The Roots of Herbal Medicine

For centuries, the history of herbal medicine has shaped human survival. Herbal remedies and natural medicine formed the backbone of healthcare long before modern pharmaceuticals. Village midwives, hedge‑row healers, and wise women kept traditional herbal medicine alive, passing it down through generations. Herbs guided healing, supported childbirth, and offered everyday cures drawn from medicinal plants and folk wisdom.


Persecution and Fear

By the late Middle Ages, this same herbal knowledge came under attack. The women once trusted for their natural healing skills were suddenly accused of witchcraft. Witch hunts and herbal medicine became tragically linked as persecution swept across Europe and Britain. The result was the suppression of herbalists, leaving behind lost herbal knowledge and fear that echoed through centuries.


From Folk Cures to Pharmaceuticals

The story didn’t end there. While communities lost their healers, fragments of this herbal medicine history resurfaced in laboratories and universities.

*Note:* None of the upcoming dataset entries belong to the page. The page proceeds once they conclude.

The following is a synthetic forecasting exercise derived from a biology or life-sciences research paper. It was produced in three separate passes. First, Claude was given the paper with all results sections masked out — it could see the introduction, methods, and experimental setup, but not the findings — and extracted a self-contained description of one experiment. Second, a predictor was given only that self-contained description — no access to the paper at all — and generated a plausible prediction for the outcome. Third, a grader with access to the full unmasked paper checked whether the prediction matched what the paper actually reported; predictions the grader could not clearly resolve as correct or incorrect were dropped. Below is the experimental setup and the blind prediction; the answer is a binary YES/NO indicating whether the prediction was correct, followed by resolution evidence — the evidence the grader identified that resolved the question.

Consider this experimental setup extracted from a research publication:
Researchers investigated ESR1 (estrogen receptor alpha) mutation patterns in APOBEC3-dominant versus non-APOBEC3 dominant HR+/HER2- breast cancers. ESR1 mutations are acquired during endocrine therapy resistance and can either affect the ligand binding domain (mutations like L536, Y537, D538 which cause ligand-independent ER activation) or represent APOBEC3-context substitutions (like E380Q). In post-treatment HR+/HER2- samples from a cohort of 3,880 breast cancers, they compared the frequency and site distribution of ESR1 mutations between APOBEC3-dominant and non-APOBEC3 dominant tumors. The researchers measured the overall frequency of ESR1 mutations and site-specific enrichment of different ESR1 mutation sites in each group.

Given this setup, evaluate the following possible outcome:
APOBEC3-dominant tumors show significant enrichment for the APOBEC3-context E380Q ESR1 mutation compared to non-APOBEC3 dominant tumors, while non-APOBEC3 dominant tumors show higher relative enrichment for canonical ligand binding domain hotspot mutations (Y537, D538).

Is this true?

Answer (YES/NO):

Folk medicine was stripped of context, studied, and then patented by rising pharmaceutical companies.

  • Willow bark → aspirin
  • Foxglove → digitalis
  • Countless other plant‑based medicines → profit‑driven products

What was once shared botanical medicine and herbal wisdom gradually shifted into modern medicine, corporate control, and Big Pharma history.


The Central Question

This article explores that journey — from the roots of traditional herbal medicine, through the persecution of the witch hunts, to the rise of modern medicine and its lasting legacy.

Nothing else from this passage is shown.